How Machine Learning Helps Align Data at the Speed of Business

As businesses try to harness their many siloed sources of data by implementing master data management (MDM), many find that aligning the various data sources to produce a “single source of truth” is much harder than it appeared at first.  Yet ensuring data alignment and quality is critical to the MDM effort, whether it’s for the customer, product, vendor, or other master data. Business decisions based on bad data can not only be time-consuming but also extremely costly. According to Gartner research, “the average financial impact of poor data quality on organizations is $9.7 million per year.” Businesses are investing in MDM solutions to build a unified, reliable, and real-time data foundation to power their business operations and insights. The “Match and Merge” process plays a key role to align data across systems, deduplicating records that match, and merging the matched records into a single source of truth. Traditional MDM systems can make this cumbersome, time-consuming, and prone to errors. To overcome these challenges and ensure high data quality at scale, next-generation MDMs are using machine learning.

## ENTRIES PROVIDED
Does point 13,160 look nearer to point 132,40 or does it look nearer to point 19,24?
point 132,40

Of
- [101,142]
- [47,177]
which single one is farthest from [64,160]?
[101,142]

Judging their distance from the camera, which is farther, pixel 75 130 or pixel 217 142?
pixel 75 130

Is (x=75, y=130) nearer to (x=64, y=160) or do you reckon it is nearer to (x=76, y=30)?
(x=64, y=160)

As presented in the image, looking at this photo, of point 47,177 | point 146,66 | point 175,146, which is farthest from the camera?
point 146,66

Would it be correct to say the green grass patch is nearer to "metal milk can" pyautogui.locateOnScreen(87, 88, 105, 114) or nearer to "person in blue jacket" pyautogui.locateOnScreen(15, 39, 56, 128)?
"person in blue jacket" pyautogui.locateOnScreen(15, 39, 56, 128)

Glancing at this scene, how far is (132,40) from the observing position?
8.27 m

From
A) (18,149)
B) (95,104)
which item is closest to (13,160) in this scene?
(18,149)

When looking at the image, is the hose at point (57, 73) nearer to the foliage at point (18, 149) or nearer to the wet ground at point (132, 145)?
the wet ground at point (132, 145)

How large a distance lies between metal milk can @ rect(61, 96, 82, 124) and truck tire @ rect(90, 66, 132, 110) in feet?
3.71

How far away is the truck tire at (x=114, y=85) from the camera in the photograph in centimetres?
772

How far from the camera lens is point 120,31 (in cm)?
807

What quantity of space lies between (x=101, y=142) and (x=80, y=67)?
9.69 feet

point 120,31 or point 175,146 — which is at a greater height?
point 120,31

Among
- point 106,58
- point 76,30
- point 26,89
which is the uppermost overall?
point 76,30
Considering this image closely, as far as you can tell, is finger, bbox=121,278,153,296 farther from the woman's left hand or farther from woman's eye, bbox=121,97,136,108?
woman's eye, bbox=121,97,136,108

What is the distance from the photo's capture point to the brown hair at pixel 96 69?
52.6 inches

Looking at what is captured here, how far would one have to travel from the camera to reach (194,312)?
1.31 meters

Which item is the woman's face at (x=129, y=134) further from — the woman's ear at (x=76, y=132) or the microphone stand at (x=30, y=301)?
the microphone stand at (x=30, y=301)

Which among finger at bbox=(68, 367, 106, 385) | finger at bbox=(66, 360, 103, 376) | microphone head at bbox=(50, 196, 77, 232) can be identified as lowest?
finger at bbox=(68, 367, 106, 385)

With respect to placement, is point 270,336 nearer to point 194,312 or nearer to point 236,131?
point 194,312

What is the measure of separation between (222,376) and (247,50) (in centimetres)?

## EXERCISE DESCRIPTION
In the article on machine learning for data alignment, what average annual financial impact of poor data quality on organizations does Gartner report?

## CORRECT ANSWER
$9.7 million per year.